Vera Fahlberg book A Child’s Journey Through Placement gives a great inside to a child’s’ life while in foster care. The book starts by looking in detail at the functions of close interpersonal connections and how attachments between children and their families develop. It then proceeds to a discussion of normal child development (13). When A child moves into new placement they are faced with forming new attachments to their caregivers. The nature of these attachments will depend on the purpose of the placement, the needs of the child, and the capacity of the caregivers. Given the potential long-term effects that lack of attachment can have on a child, it is crucial that the foster care system responds in ways that help the child develop attachments with their primary caregivers whomever that may be (23).

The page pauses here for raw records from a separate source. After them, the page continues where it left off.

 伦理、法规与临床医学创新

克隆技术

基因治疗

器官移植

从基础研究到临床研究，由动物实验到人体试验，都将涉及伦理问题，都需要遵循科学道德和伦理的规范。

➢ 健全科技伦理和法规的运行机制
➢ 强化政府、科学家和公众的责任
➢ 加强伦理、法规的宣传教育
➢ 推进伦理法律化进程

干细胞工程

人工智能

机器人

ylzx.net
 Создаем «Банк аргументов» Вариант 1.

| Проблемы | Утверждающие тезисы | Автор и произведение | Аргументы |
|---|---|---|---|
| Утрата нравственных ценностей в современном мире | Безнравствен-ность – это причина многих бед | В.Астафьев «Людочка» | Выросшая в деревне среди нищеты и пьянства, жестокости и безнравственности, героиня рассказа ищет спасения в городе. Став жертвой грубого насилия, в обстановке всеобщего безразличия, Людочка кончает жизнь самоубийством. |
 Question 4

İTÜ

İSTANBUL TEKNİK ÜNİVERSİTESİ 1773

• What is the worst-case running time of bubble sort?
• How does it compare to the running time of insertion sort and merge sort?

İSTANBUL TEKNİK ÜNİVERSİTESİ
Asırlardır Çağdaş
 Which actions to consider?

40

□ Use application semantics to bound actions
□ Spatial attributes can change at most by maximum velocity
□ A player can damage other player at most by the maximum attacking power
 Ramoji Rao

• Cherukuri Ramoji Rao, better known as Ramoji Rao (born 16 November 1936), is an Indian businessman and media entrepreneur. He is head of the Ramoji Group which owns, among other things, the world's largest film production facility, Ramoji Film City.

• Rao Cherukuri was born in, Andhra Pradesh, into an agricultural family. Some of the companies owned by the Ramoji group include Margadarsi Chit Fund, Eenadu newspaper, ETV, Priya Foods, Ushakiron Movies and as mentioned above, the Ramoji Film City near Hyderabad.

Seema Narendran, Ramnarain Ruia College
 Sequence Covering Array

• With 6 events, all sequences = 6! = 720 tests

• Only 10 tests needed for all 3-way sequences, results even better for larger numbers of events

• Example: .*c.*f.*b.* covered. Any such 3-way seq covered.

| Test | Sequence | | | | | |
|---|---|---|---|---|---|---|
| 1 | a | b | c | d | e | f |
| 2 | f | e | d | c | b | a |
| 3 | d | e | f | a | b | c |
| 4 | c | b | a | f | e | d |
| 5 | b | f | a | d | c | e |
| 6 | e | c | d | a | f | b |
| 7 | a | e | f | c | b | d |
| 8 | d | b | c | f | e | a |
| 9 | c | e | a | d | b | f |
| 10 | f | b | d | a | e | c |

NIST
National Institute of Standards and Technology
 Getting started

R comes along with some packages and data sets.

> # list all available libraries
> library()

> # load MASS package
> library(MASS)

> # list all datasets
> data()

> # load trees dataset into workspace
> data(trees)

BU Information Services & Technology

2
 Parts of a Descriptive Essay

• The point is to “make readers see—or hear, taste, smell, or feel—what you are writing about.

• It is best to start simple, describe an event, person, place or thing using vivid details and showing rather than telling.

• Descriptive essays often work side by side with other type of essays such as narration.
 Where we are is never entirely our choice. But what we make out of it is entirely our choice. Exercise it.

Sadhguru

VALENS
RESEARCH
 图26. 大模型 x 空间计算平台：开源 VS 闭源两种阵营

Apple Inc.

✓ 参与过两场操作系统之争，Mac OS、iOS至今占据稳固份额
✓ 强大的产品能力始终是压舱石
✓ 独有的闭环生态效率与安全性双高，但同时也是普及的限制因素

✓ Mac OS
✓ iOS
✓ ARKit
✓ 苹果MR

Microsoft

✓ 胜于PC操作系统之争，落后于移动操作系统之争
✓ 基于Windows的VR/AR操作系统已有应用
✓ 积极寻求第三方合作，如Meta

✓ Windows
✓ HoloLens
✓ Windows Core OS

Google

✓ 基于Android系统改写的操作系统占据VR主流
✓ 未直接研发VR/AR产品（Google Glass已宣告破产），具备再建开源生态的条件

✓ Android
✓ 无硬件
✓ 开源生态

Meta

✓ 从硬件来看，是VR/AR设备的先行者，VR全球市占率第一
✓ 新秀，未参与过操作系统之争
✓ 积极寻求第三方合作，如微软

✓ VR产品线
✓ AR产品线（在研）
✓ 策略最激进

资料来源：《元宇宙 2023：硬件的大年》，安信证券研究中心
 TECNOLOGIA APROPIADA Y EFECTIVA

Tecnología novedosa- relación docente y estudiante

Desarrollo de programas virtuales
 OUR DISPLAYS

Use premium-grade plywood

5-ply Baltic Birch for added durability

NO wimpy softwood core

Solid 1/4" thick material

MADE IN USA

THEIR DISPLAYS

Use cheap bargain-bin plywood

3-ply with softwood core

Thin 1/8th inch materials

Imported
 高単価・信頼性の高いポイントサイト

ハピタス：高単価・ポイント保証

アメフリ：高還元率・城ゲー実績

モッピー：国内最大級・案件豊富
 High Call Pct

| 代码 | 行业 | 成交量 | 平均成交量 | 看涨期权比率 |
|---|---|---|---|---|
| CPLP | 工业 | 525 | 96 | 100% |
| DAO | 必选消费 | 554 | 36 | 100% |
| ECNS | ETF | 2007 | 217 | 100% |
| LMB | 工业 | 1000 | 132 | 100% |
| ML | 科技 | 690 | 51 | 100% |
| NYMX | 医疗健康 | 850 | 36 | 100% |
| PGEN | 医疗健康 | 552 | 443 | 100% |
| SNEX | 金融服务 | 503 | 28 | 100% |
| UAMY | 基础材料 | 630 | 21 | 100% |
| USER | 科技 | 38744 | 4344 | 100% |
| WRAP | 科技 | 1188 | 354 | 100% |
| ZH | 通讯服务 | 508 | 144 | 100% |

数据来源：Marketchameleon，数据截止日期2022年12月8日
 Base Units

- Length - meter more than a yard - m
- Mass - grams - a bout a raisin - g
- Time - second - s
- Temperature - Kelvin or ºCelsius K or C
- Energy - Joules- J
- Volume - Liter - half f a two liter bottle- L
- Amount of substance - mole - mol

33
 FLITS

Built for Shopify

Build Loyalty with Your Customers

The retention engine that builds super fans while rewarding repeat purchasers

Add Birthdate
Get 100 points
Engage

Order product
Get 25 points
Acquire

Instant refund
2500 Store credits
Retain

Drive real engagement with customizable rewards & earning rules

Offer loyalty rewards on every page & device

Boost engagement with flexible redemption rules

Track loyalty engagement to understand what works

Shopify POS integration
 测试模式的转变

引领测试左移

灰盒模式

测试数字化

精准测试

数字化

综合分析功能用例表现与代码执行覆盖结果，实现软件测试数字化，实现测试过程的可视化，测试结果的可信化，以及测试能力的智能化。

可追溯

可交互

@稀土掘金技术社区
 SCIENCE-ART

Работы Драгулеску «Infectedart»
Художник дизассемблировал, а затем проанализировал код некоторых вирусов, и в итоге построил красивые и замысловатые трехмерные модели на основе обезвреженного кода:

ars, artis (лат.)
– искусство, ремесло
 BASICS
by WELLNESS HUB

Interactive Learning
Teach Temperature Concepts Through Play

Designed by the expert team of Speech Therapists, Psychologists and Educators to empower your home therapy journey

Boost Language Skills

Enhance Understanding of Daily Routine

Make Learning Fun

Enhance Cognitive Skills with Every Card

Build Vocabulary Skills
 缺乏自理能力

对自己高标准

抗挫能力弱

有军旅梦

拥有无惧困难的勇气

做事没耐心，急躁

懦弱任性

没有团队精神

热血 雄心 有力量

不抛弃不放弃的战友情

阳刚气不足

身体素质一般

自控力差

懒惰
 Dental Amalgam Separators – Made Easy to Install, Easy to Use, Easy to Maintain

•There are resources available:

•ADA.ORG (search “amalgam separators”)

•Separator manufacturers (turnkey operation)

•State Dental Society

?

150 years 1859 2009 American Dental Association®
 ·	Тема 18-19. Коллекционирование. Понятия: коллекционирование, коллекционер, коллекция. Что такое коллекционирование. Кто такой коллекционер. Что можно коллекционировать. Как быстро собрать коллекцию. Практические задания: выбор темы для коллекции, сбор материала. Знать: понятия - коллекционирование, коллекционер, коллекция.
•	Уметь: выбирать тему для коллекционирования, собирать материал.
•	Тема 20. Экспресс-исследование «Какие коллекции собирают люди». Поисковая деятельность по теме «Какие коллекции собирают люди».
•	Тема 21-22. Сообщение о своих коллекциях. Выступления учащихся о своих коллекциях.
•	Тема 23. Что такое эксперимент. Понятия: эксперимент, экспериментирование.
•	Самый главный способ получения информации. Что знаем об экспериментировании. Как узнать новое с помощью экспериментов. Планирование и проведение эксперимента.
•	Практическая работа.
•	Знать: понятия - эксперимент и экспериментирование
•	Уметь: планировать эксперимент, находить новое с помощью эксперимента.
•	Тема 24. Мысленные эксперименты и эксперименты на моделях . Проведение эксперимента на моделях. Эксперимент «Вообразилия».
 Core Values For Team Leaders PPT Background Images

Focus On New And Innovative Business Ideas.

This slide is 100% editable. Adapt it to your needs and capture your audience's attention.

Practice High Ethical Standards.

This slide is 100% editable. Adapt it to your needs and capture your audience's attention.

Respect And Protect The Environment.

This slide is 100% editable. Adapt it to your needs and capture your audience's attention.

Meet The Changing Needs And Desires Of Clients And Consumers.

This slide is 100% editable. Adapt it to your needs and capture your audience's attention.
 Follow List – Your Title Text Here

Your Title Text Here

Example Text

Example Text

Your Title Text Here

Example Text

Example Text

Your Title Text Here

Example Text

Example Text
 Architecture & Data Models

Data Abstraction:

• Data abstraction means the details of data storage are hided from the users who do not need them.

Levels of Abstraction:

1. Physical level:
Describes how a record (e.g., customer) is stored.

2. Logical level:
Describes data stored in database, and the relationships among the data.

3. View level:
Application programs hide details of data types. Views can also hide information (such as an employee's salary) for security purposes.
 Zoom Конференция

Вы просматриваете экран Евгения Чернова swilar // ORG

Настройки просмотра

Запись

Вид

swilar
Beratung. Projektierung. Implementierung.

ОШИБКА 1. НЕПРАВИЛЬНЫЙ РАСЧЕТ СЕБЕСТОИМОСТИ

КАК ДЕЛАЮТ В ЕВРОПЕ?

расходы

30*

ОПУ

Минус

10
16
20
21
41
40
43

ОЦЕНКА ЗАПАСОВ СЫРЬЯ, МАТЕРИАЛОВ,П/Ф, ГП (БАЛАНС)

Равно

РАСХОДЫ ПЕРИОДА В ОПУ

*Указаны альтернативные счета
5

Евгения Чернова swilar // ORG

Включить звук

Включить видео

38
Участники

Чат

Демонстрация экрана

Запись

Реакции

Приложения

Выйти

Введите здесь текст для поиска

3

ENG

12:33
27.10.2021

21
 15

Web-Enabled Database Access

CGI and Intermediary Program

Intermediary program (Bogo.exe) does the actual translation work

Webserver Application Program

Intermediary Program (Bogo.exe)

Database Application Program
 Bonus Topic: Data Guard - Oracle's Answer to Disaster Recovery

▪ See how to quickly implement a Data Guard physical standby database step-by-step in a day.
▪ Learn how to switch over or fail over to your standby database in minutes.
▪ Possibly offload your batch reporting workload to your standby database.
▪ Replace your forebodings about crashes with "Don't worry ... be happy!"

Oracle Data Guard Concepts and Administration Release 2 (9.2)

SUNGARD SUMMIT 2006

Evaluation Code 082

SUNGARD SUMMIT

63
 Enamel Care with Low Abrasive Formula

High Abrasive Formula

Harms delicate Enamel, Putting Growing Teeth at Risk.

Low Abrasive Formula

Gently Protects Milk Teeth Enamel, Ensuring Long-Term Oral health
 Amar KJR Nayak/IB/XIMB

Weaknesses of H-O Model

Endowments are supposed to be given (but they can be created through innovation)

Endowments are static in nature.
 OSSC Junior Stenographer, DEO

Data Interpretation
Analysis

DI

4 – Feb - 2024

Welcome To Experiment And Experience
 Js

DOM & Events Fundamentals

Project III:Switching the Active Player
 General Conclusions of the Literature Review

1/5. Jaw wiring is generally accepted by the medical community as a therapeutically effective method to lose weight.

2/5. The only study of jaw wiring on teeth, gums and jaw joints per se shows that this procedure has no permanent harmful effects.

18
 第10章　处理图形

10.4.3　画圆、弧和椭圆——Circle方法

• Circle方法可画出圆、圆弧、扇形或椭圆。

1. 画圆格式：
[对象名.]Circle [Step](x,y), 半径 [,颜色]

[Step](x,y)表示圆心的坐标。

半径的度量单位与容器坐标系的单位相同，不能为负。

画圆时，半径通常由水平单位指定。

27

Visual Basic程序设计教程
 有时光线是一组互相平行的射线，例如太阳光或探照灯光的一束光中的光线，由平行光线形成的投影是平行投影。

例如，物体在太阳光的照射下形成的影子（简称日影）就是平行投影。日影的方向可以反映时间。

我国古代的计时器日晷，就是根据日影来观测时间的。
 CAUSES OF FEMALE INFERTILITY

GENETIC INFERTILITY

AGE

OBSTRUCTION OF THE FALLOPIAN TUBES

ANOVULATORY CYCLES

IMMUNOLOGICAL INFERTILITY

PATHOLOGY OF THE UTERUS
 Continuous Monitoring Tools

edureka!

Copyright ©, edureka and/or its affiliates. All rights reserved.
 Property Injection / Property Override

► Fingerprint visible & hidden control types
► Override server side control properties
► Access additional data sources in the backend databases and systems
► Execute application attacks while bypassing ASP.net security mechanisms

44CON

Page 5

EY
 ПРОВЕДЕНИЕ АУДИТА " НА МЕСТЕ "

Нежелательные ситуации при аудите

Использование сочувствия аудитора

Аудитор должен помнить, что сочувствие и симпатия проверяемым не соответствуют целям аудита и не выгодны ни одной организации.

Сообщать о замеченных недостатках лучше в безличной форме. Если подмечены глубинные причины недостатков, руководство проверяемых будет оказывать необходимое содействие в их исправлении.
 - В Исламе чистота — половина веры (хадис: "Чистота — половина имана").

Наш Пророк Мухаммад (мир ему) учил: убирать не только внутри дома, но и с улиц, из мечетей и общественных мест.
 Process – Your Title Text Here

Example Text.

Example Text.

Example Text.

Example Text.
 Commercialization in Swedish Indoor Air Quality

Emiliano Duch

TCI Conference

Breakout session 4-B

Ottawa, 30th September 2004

Traditionally, children in foster care have been provided with day-to-day care by a primary caregiver within a family context. However, there are other aspects of family care that foster children have been denied. Many children in the foster care system have experienced the trauma of moving from one family to another and never getting the chance to experience the continuity in relationships which are proven to enhance self-esteem and identity formation. These children sometimes never learn psychologically healthy ways to connect with others. Unfortunately, few children in foster care receive adequate help in resolving the grief they experienced when separated from their birth families. Although interrupted relationships are traumatic and should be avoided whenever it is possible to meet the child’s needs without a move the long-term effects of a child being without attachments for significant periods of his or her life are even more detrimental. Once a child has experienced a healthy attachment, it is more likely that with help, he or she can either extend this attachment to someone else or form additional attachments if necessary. It is the foster parents’ role to help the child develop healthy attachments, so that continued growth and development are facilitated (24). Foster parents are responsible for creating an environment that allows the child to form healthy adult-child relationships. Many times children in foster care will need help learning how to express their emotions in ways that won’t get them into more trouble (25).